Descriptions of several hellish nights of July 1918 comprise the letter, and then Roy concludes, "Now Chunky, I don't know whether or not you will appreciate this review as I remember it after 53 years, but I feel that it is a few days to remember, not for its sadness or horror but rather for its contribution to a cherished friendship."
Occasionally I pick up that letter; it reads a bit like an office memo, and I realize now that this is what is so touching. There is a great sweetness in the infrequent deep friendships men form with each other, a detached intimacy, which, if it is spoken of at all, is done in a sort of businesslike way, never trying to cloak clumsiness -- it's far too unselfconscious, far too empowering for that -- but simply the facts put down. There. No wallowing about it. And it nearly brings a tear.
Then there is the small black notebook I found that Chunky had kept throughout the war: jottings taken down in the painstaking precision of the engineering student's script. Not so methodical or precise during the gas attacks, though, or the time everyone tried to help Gerwig when he fell at the steps of the dugout during that artillery barrage, or when there was a direct hit on Cassidy's gun and so just the two of them were left in the powder hole with Dwyer . . . on and on, a mesmeric whirlwind, as though Alice were racing from the Queen, and I -- never destined really to comprehend -- were trying to keep up.
First of the Rainbow Division to land in France, Nov. 1, 1917, wil ride to next town on side of Pierce-Arrow trucks -- hailing and cold . . . one hour's rest for dinner which consisted of burned beans and coffee . . . ruins caused by war here . . . shocked at Pott's death. First battle -- indescribable feeling but not at all scared . . . washing in the little stream . . . rumors of trenches again hard on morale. Blankford killed . . . one night's relief, we had oatmeal and entertainment.
Gas attacks very severe . . . ordered to ride horseback as courier . . . trench fever knocked out quite a large no. of our men, we were not relieved as per schedule last Friday from the trenches and it became one wild night -- had to take out guns ourselves during gas and stay up all night . . . hike back to camp most horrible scenes I ever saw of wholesale slaughter of both men and animals . . . just about "foolish" for want of sleep . . . Up to that time I never knew how completely a man could be exhausted and how much reserve energy could be generated from will power alone . . .
It is impossible to picture my affable father caught up in suc chaos. The absurdity of his riding a horse (he called it "Poison"), having never been near one, let alone taking some message someplace on the animal, is unimaginable. No time to be baffled, to wonder how this whole mad mess ever could have gotten started. But that was the Unknown Soldier in him -- in all of them. In spite of the incalculable confusion and carnage, their brave plainness and constancy and pluck finally got them through.

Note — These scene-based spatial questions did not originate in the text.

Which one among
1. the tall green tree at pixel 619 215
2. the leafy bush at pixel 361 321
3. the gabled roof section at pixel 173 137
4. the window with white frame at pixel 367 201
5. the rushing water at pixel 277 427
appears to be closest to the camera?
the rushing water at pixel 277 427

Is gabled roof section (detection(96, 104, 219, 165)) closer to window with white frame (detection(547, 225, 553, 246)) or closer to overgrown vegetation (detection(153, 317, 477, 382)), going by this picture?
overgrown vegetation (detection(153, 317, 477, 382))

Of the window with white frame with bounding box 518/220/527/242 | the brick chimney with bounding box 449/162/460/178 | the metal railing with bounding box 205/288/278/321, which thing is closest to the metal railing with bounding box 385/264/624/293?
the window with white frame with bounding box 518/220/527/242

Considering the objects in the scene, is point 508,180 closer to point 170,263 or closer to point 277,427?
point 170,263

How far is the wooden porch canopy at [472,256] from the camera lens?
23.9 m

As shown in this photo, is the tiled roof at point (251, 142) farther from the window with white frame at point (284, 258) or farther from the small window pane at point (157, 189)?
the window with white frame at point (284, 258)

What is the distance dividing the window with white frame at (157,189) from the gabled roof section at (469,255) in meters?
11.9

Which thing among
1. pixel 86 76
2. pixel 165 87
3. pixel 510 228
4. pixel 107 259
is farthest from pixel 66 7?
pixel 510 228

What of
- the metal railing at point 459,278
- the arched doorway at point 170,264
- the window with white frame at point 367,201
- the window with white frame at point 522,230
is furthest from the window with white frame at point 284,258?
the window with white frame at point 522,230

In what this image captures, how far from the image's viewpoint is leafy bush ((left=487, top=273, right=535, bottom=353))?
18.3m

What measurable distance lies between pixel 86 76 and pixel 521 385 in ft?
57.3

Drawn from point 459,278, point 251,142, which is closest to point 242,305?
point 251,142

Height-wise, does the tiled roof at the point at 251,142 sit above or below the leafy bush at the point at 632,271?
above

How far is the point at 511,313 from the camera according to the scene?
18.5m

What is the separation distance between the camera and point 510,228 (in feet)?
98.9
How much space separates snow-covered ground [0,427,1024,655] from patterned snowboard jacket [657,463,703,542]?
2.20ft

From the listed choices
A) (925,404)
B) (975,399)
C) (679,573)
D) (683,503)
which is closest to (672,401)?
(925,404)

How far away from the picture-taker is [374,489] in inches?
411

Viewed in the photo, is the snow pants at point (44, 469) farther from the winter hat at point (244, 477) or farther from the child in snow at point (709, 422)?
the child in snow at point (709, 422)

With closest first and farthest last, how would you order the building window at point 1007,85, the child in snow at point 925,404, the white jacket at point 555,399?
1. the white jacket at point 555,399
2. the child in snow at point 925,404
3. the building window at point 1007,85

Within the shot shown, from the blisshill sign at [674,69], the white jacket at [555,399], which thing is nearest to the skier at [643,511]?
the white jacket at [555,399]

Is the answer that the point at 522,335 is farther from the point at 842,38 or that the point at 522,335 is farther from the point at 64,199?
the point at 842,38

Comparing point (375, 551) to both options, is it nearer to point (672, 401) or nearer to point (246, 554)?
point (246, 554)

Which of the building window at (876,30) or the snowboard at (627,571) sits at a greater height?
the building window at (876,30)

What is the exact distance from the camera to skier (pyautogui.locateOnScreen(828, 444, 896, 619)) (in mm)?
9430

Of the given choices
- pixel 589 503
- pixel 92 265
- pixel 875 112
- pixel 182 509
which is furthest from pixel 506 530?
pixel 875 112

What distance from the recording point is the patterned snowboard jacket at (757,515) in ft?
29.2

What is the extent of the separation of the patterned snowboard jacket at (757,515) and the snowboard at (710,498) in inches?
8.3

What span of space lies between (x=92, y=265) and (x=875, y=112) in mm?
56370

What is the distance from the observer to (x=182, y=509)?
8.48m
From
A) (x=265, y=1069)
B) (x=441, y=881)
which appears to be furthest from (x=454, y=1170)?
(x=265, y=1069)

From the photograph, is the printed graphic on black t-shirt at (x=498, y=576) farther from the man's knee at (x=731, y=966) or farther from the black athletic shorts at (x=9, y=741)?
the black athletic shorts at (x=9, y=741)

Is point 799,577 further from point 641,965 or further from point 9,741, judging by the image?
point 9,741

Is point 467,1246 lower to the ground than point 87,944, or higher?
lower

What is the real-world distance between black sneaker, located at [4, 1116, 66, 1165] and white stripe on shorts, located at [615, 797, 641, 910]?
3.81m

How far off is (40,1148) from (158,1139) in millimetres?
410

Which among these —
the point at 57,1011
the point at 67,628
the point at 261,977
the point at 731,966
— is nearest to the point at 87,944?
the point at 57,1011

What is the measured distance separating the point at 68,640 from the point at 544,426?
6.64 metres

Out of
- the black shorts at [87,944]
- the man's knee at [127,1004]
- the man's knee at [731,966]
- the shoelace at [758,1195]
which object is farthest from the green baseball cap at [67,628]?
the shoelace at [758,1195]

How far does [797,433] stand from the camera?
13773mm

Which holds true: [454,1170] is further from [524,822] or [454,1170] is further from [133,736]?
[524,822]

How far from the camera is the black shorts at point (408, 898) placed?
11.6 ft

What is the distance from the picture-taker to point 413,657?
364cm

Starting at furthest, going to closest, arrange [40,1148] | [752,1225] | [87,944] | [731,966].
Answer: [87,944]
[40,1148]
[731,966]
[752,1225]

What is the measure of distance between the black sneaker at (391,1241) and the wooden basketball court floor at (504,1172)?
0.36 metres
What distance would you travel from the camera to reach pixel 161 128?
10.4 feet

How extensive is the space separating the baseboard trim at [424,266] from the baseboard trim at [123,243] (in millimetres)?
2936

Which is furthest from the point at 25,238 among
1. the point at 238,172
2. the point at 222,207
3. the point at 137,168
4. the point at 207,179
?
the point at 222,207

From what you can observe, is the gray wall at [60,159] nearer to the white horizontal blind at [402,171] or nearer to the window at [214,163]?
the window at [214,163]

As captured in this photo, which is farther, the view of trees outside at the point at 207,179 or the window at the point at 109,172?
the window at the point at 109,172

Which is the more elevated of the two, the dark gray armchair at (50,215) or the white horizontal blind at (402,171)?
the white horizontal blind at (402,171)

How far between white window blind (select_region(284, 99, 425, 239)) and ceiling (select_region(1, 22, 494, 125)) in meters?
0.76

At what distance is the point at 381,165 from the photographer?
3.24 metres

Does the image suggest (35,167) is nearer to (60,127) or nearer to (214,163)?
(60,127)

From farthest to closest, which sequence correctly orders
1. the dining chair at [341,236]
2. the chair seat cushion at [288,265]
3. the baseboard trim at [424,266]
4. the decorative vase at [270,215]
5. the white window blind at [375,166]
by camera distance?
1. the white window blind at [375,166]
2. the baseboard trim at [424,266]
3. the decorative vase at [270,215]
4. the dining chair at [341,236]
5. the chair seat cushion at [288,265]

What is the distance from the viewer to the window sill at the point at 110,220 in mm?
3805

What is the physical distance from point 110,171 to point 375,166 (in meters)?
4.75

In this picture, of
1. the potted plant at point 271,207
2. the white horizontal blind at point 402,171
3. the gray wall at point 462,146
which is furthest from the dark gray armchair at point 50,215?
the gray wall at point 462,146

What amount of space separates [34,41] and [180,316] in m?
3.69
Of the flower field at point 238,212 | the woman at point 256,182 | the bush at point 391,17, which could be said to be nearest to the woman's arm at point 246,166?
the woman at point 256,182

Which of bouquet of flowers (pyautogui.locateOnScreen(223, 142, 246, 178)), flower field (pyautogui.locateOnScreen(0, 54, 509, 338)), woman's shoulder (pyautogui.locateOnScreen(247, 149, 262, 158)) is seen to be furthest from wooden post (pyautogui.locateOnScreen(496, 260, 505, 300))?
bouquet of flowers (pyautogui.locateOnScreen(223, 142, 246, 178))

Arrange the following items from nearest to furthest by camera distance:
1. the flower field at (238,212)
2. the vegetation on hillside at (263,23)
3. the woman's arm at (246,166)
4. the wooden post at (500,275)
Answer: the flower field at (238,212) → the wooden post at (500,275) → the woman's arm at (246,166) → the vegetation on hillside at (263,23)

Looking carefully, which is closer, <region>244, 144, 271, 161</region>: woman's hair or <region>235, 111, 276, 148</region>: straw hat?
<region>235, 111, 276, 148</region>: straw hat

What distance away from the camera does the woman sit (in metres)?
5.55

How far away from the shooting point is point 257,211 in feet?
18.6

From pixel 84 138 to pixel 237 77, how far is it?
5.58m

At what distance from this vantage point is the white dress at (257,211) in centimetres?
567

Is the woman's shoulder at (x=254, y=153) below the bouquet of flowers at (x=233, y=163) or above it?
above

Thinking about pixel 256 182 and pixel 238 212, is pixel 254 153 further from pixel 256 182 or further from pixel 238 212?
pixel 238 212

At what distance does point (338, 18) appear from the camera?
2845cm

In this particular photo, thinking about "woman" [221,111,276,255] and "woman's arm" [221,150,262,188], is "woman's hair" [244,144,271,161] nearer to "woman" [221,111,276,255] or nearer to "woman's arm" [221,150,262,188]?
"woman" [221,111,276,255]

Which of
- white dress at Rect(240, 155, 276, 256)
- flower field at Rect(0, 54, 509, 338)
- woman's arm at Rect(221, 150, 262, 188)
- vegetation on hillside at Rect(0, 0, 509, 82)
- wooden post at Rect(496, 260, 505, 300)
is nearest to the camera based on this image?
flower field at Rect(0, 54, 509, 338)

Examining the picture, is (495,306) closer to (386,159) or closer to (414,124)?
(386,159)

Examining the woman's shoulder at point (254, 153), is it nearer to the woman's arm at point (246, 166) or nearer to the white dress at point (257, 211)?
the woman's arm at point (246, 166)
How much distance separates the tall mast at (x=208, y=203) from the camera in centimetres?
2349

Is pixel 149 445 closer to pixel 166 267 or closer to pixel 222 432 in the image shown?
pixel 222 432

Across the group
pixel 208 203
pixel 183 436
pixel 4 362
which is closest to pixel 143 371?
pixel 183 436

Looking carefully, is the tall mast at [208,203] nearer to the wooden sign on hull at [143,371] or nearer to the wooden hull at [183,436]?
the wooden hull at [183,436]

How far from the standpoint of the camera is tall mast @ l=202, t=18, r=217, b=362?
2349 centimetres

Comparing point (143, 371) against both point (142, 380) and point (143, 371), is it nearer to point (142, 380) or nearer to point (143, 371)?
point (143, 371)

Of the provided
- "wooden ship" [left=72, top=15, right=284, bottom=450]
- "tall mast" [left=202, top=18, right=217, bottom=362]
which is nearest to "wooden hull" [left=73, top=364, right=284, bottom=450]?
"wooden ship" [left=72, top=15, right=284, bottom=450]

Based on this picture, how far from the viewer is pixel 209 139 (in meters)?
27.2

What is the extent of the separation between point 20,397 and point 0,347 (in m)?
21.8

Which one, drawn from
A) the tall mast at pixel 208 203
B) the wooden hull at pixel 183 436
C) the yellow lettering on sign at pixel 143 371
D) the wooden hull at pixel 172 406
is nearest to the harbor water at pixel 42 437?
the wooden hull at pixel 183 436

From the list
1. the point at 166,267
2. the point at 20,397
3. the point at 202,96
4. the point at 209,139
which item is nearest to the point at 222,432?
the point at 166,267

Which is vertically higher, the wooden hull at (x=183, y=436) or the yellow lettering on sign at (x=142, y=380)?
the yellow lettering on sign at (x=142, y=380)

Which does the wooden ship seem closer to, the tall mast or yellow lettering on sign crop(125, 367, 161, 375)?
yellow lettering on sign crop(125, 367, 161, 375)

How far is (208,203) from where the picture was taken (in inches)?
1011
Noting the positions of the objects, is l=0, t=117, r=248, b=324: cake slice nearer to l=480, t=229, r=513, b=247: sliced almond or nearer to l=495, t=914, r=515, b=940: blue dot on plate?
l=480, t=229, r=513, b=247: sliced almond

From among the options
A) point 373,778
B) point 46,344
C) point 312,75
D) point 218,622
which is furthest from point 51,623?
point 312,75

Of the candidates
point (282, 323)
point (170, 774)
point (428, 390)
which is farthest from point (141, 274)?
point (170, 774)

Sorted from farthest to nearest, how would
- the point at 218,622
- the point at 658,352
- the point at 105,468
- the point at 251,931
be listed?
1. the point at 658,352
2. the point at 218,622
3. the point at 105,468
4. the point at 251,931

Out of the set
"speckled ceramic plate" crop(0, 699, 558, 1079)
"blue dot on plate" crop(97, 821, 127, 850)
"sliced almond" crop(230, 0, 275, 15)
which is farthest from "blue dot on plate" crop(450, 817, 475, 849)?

Many Roys and Chunkys have reminisced about days of war and themselves as seasoned warriors, hardly grown, shoved into maturity's responsibility. Having witnessed the unthinkable, just as adroitly they turned back to the civil manners of "after the war," but never quite absorbed the aberration of its tumult. Well, certainly, the conversation probably starts out with the familiar -- how they carried the heavy bombs along the trench to the mortar, getting the powder charges ready, hollering at each other through the hated gas masks -- but gradually that is supplanted by something else.
The same resource that overcame that intense period is at work setting up an interest in higher ideas, the joys of love, education, fun, the contentment of honorable lives. And the war is relegated to the natural drift of those events that help everyone broaden and ripen, and rather than being a crutch of some sort, it becomes "a contribution to a cherished friendship."
I have become so grateful to him. Oh, I know, that sounds so old-fashioned. But it's not like pride in some exceptional talent, or somebody's unique gift to society that is enjoyable to rave about, letting the enthusiasm bask, linger -- and maybe grow stale. No, it is gratitude for the very unprepossessing bigness of him, the capacity to love, the soft shyness that left much about his activities unrevealed until well after he was gone, like the discovery of an ancient work of art, profoundly appreciated even if no one knows who the artist was.
It makes for a quieter, more enduring tribute -- very much like George Eliot's characterization of a man, in "Clerical Life," someone just like Chunky:
In the love of a brave and faithful man there is always a strain o maternal tenderness; he gives out again those beams of protecting fondness which were shed on him as he lay on his mother's knee.
Eleanor Lee Wells is a Baltimore writer. Her father, Ralph Norris Wells, died in 1976.